Вскочила, положила пистолетик в карман, вылетела за дверь. Сулико дежурила, отлично! Но ей не отдам, и безымянному племяннику с гор тоже. Зашла в грудничковую палату, подошла к Хлебушку. Он, по обыкновению, смотрел куда-то в пространство. Подошла, наклонилась, погладила по голове. Пушистое прикосновение предвосхитило собственный материнский инстинкт, до рождения которого оставалось еще много-много лет.

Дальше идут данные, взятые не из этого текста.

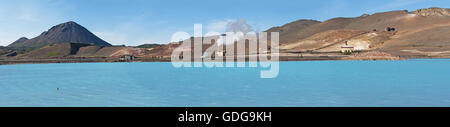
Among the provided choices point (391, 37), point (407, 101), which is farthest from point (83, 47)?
point (407, 101)

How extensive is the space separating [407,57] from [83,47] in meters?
148

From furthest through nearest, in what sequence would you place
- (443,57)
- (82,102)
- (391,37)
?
(391,37) < (443,57) < (82,102)

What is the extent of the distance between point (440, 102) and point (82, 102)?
2119 cm

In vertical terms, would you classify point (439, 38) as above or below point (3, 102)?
above

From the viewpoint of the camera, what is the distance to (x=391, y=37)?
152250 millimetres

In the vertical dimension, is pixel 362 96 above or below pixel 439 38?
below
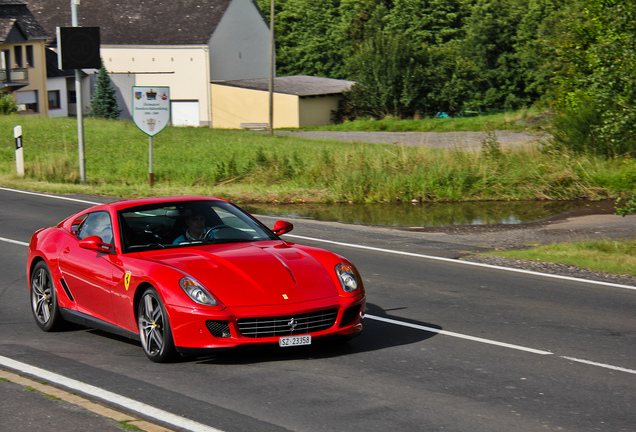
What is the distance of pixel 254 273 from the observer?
7.22 metres

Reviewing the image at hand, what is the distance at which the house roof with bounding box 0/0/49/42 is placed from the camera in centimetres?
6188

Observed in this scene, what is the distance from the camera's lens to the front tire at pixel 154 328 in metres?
7.08

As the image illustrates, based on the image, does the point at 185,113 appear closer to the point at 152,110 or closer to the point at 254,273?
the point at 152,110

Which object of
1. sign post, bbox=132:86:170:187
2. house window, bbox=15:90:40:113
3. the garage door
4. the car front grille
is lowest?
the car front grille

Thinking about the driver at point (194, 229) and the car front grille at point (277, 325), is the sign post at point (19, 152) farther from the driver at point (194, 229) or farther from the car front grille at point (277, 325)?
the car front grille at point (277, 325)

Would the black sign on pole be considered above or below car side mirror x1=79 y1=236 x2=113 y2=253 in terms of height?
above

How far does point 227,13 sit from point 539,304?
6256 cm

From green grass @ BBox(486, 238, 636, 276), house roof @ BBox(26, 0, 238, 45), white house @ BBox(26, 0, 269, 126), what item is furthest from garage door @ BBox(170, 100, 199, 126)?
green grass @ BBox(486, 238, 636, 276)

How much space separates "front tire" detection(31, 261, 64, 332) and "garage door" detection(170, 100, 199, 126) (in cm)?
5949

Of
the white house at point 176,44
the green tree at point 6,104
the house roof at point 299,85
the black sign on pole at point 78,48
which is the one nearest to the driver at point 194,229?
the black sign on pole at point 78,48

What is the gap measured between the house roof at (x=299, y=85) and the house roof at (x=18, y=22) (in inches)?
541

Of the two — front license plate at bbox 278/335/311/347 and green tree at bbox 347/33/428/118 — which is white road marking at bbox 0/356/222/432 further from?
green tree at bbox 347/33/428/118

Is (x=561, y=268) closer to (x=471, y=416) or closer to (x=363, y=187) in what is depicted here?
(x=471, y=416)

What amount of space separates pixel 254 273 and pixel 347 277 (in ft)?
2.78
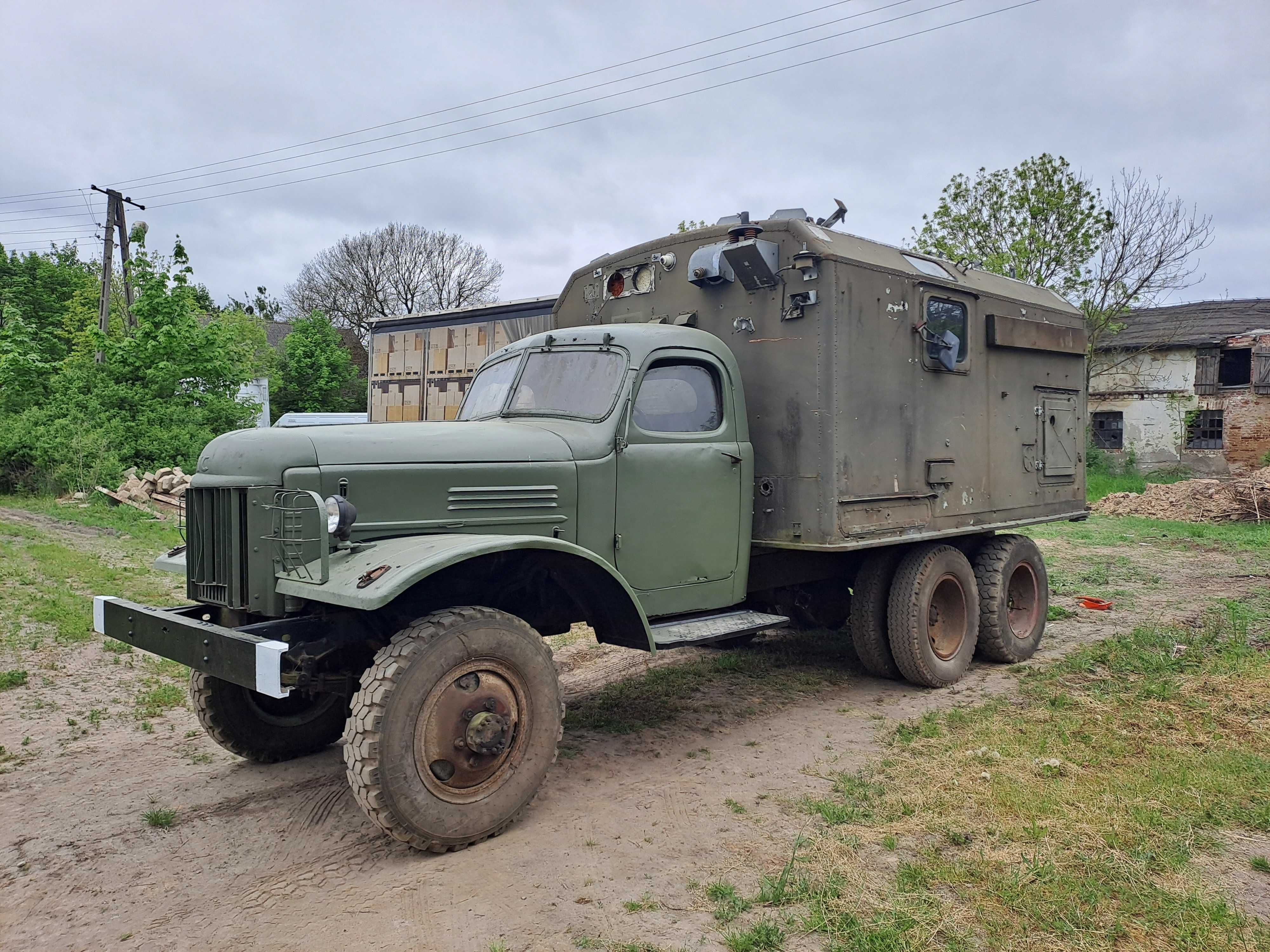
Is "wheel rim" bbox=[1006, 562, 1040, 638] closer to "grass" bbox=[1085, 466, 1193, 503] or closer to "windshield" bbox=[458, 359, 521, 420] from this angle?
"windshield" bbox=[458, 359, 521, 420]

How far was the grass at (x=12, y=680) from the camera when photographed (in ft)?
20.4

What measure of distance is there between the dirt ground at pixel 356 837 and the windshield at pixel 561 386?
1.90 metres

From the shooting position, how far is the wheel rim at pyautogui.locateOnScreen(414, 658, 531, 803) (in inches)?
149

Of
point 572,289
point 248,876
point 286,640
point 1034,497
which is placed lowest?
point 248,876

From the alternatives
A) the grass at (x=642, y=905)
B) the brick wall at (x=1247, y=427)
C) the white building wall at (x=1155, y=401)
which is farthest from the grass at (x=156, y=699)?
the brick wall at (x=1247, y=427)

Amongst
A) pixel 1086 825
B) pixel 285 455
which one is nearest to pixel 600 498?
pixel 285 455

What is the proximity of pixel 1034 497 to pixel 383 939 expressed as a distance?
6.21 metres

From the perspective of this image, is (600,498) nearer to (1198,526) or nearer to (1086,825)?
(1086,825)

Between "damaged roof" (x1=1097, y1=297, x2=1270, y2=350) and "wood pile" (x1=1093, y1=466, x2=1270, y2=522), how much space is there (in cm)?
727

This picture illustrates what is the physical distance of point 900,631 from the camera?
6434 mm

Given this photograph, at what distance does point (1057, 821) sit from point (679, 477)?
96.5 inches

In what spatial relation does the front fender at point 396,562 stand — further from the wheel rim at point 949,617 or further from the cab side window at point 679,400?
the wheel rim at point 949,617

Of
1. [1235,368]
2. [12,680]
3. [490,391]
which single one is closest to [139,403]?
[12,680]

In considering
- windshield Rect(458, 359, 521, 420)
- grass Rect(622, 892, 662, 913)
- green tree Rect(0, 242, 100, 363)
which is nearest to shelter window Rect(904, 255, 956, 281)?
windshield Rect(458, 359, 521, 420)
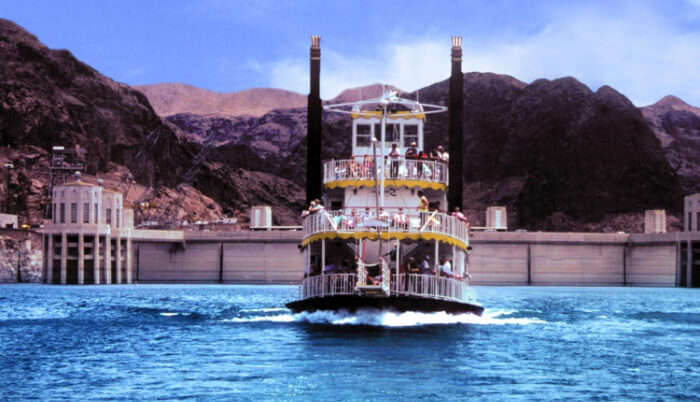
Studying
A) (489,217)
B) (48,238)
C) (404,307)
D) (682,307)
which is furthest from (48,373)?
(489,217)

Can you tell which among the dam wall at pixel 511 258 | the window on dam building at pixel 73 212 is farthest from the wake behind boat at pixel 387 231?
the window on dam building at pixel 73 212

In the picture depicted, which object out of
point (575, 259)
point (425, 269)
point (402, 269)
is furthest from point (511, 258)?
point (425, 269)

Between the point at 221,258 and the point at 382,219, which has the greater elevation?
the point at 382,219

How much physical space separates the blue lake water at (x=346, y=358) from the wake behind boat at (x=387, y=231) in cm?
95

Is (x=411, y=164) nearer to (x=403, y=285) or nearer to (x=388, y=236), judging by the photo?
(x=388, y=236)

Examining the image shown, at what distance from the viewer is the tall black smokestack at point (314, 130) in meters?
64.4

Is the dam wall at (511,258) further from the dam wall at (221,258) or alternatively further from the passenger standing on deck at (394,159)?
the passenger standing on deck at (394,159)

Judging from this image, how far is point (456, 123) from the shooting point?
242 ft

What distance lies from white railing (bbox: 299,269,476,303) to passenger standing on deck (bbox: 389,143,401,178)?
5.05 metres

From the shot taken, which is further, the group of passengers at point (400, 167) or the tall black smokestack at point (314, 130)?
the tall black smokestack at point (314, 130)

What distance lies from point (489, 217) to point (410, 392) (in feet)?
316

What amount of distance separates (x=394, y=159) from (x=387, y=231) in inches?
161

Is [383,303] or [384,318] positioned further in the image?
[384,318]

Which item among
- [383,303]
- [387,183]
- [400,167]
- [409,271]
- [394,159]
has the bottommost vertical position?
[383,303]
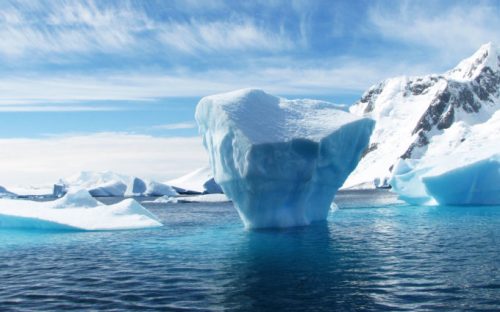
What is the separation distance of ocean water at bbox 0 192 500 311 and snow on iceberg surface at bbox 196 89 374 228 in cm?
253

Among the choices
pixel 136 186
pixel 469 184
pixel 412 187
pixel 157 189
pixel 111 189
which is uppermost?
pixel 136 186

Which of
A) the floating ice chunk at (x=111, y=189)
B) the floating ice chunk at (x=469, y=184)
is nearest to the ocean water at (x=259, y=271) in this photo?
the floating ice chunk at (x=469, y=184)

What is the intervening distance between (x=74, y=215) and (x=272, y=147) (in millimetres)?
13464

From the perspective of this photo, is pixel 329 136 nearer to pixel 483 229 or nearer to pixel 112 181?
pixel 483 229

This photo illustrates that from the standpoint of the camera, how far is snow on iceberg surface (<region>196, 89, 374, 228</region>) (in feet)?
84.6

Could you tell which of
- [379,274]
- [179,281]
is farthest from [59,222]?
[379,274]

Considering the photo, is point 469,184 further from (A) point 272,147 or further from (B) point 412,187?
(A) point 272,147

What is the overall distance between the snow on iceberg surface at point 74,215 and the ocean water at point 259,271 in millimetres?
3654

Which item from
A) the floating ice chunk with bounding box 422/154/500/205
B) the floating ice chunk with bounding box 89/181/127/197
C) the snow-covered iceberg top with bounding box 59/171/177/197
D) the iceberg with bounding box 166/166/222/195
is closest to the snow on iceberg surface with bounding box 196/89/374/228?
the floating ice chunk with bounding box 422/154/500/205

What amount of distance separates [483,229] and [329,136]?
8466 millimetres

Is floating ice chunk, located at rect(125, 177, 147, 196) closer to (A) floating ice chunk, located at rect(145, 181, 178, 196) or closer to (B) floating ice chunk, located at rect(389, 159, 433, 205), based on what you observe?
(A) floating ice chunk, located at rect(145, 181, 178, 196)

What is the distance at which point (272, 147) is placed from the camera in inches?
1011

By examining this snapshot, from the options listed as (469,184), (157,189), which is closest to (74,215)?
(469,184)

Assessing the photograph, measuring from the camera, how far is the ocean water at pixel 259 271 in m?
11.9
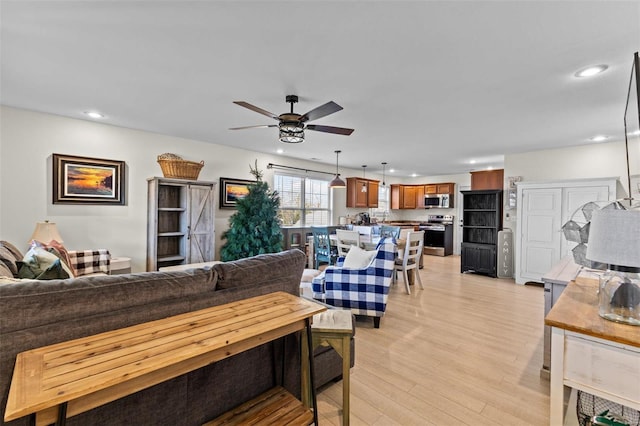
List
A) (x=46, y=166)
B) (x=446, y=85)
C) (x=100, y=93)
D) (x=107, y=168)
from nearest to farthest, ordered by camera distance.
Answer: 1. (x=446, y=85)
2. (x=100, y=93)
3. (x=46, y=166)
4. (x=107, y=168)

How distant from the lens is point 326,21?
5.65 feet

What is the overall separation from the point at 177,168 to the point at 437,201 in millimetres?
7231

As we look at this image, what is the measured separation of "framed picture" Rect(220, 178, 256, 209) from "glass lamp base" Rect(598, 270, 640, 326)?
4.67m

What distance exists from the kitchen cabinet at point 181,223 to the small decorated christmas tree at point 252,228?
332 millimetres

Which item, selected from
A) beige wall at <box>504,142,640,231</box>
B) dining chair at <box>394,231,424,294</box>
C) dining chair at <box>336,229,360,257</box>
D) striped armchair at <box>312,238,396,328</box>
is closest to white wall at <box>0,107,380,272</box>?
dining chair at <box>336,229,360,257</box>

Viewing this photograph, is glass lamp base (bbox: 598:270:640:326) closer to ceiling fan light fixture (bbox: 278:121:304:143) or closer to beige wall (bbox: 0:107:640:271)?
ceiling fan light fixture (bbox: 278:121:304:143)

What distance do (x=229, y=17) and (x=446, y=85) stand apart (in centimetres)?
188

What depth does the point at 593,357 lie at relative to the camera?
51.2 inches

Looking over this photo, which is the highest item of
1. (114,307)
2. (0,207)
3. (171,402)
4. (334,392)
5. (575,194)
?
(575,194)

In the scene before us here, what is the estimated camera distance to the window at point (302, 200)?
20.3ft

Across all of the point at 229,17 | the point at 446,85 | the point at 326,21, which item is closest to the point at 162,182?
the point at 229,17

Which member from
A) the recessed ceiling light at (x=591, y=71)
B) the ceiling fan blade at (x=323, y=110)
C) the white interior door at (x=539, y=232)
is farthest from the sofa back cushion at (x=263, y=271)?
the white interior door at (x=539, y=232)

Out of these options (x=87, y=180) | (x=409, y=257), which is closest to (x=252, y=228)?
(x=87, y=180)

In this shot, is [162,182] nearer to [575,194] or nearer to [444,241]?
[575,194]
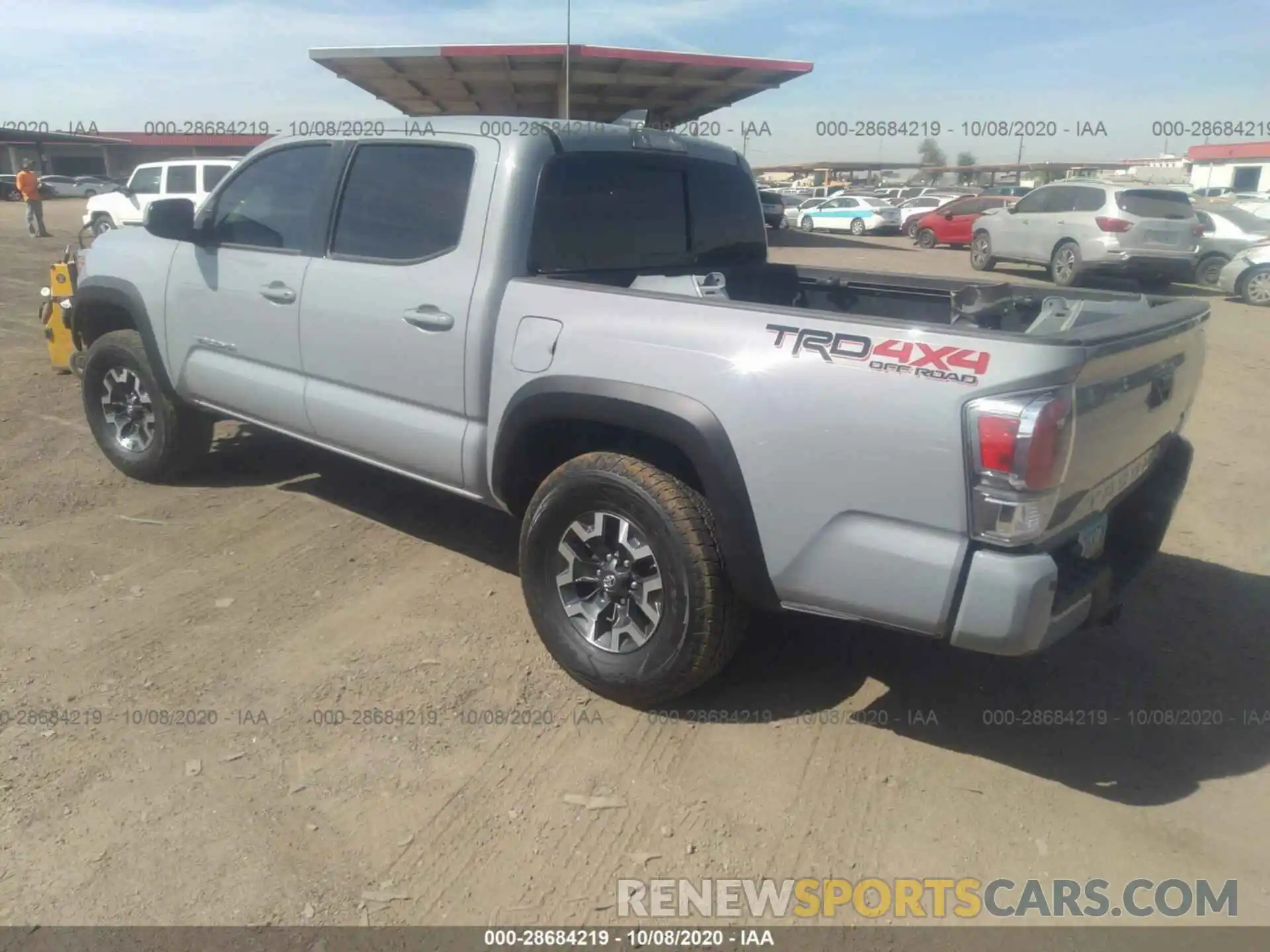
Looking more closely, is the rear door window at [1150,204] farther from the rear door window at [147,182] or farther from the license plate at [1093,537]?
the rear door window at [147,182]

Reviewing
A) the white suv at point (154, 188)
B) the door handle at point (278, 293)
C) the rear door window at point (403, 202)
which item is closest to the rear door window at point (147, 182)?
the white suv at point (154, 188)

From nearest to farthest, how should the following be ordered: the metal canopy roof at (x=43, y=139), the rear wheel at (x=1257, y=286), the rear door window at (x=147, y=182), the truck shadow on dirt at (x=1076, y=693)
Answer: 1. the truck shadow on dirt at (x=1076, y=693)
2. the rear wheel at (x=1257, y=286)
3. the rear door window at (x=147, y=182)
4. the metal canopy roof at (x=43, y=139)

Хлебушек перевел глаза на меня. Он, этот брошенный уродец, «ублудок», был моим настоящим первенцем. Я любила его. Достала из кармана желтую игрушку и медленно-медленно показала Хлебушку. Там, чтобы он видел. В его глазах что-то изменилось. Тогда я распеленала его, положила пистолетик на пеленку и прикрыла его крошечной лягушачьей лапкой Хлебушка. Потом запеленала, как было, И ушла. Хлебушек уже был не один в этом мире. Мог за себя постоять.
Назавтра за мной приехала мама. Я махал рукой ребятам, которые прилипли к окнам. Было тепло, почти весна. Под ноги падал медленный легкий снег. Я шлепала по нему в новых разноцветных сапожках и предвкушала, как будут восхищаться ими девчонки в школе.